You are viewing a plain text version of this content. The canonical link for it is here.
Posted to user@oozie.apache.org by Alejandro Abdelnur <tu...@cloudera.com> on 2012/05/01 20:18:21 UTC

Re: a hive thrift alternative

Edward,

I agree that hive thrift server would be the ideal approach. However
the thrift server is that is not multi-user/multi-job friendly:

http://mail-archives.apache.org/mod_mbox/hive-dev/201204.mbox/%3CCAJqeMKTDOmDZfNUUW8kSgkivZPkC%2BkH9H5D_RL2YhJGhh4rqNQ%40mail.gmail.com%3E

Until Hive address this I think we are better off with the CLI approach.

Thx

On Mon, Apr 30, 2012 at 10:03 AM, Edward Capriolo <ed...@gmail.com> wrote:
> HaHa. I never rejoined the list after it moved from Yahoo.
>
> I would not describe hive-thrift as horrible but there is some unpleasantness.
>
> Near future:
> https://issues.apache.org/jira/browse/HIVE-2935
>
> In any case I am willing to accept the issues. I run multiple
> hive-thrift servers behind ha-proxy
>
> http://www.edwardcapriolo.com/roller/edwardcapriolo/entry/running_a_hive_thrift_cluster
>
> This cuts downs concurrency type problems. It's hive so not sure how
> much concurrency is needed there.
>
> Our group just decided to part ways with programming over the CLI. Too
> much stuff like this:
>
> hive -e -S "select x,y from $TABLE WHERE $STUFF" | awk whatever
> or:
> my list=`hadoop dfs -ls /bla`
>
> That was not unit testable and just really ugly. Even if it fails
> 1/1000 times we have try catch , and we have done stuff that can bring
> up the entire stack end to end in an IDE now.
>
> Layering on top of the CLI is a bad idea in the long run, its like
> expect scripting an ssh session. Not that it was a bad design chose
> for oozie at the time but it is certainly not the ideal way to handle
> it.



-- 
Alejandro

Re: a hive thrift alternative

Posted by Matthew Rathbone <ma...@foursquare.com>.
We're a long way from using a trunk release :-).
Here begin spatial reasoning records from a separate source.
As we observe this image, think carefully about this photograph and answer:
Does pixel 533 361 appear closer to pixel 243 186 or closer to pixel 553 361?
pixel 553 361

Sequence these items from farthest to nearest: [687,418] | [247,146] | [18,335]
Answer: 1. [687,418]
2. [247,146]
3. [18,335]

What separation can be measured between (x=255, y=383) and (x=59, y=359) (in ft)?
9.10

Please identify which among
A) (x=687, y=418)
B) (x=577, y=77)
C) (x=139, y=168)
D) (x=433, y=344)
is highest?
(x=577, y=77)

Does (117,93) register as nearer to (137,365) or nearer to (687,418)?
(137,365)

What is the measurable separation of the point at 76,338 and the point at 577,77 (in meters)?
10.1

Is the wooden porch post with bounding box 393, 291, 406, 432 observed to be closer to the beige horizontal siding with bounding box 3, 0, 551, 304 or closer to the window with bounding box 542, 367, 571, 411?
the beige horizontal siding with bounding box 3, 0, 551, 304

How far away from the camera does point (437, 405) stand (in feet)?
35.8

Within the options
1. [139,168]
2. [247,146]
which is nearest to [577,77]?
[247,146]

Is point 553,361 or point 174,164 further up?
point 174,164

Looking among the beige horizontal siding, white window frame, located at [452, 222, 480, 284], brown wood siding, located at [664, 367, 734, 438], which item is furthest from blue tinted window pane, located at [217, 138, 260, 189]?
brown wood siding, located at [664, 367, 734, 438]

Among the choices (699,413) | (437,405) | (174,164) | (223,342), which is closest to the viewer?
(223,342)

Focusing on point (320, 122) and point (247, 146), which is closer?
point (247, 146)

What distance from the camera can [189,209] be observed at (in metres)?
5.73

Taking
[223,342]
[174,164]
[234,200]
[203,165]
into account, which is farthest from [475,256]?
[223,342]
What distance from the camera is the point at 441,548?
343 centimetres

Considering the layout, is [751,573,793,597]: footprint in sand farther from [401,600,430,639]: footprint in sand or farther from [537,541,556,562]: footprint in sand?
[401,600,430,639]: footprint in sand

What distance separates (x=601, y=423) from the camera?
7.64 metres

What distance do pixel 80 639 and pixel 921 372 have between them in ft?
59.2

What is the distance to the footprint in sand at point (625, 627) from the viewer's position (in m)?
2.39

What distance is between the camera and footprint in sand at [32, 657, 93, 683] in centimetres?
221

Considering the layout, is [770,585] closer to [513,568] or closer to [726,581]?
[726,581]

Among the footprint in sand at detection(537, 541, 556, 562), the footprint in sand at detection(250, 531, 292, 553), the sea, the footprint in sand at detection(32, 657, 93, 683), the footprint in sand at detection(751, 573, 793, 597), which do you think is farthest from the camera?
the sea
Like a lot of people we're
using the version bundled in CDH3.

On Wed, May 2, 2012 at 8:12 AM, Edward Capriolo <ed...@gmail.com>wrote:

> https://issues.apache.org/jira/browse/HIVE-2503
>
> I believe what you are describing is fixed in trunk.
>
> On Tuesday, May 1, 2012, Alejandro Abdelnur <tu...@cloudera.com> wrote:
> > Edward,
> >
> > I agree that hive thrift server would be the ideal approach. However
> > the thrift server is that is not multi-user/multi-job friendly:
> >
> >
>
> http://mail-archives.apache.org/mod_mbox/hive-dev/201204.mbox/%3CCAJqeMKTDOmDZfNUUW8kSgkivZPkC%2BkH9H5D_RL2YhJGhh4rqNQ%40mail.gmail.com%3E
> >
> > Until Hive address this I think we are better off with the CLI approach.
> >
> > Thx
> >
> > On Mon, Apr 30, 2012 at 10:03 AM, Edward Capriolo <edlinuxguru@gmail.com
> >
> wrote:
> >> HaHa. I never rejoined the list after it moved from Yahoo.
> >>
> >> I would not describe hive-thrift as horrible but there is some
> unpleasantness.
> >>
> >> Near future:
> >> https://issues.apache.org/jira/browse/HIVE-2935
> >>
> >> In any case I am willing to accept the issues. I run multiple
> >> hive-thrift servers behind ha-proxy
> >>
> >>
>
> http://www.edwardcapriolo.com/roller/edwardcapriolo/entry/running_a_hive_thrift_cluster
> >>
> >> This cuts downs concurrency type problems. It's hive so not sure how
> >> much concurrency is needed there.
> >>
> >> Our group just decided to part ways with programming over the CLI. Too
> >> much stuff like this:
> >>
> >> hive -e -S "select x,y from $TABLE WHERE $STUFF" | awk whatever
> >> or:
> >> my list=`hadoop dfs -ls /bla`
> >>
> >> That was not unit testable and just really ugly. Even if it fails
> >> 1/1000 times we have try catch , and we have done stuff that can bring
> >> up the entire stack end to end in an IDE now.
> >>
> >> Layering on top of the CLI is a bad idea in the long run, its like
> >> expect scripting an ssh session. Not that it was a bad design chose
> >> for oozie at the time but it is certainly not the ideal way to handle
> >> it.
> >
> >
> >
> > --
> > Alejandro
> >
>



-- 
Matthew Rathbone
Foursquare | Software Engineer | Server Engineering Team
matthew@foursquare.com | @rathboma <http://twitter.com/rathboma> |
4sq<http://foursquare.com/rathboma>

Re: a hive thrift alternative

Posted by Edward Capriolo <ed...@gmail.com>.
The jdbc client in embedded thick client mode (never used it) sounds
like the Cli on steroids :) Even more on the client path now.

As I stated originally:

"I would not describe hive-thrift as horrible but there is some unpleasantness."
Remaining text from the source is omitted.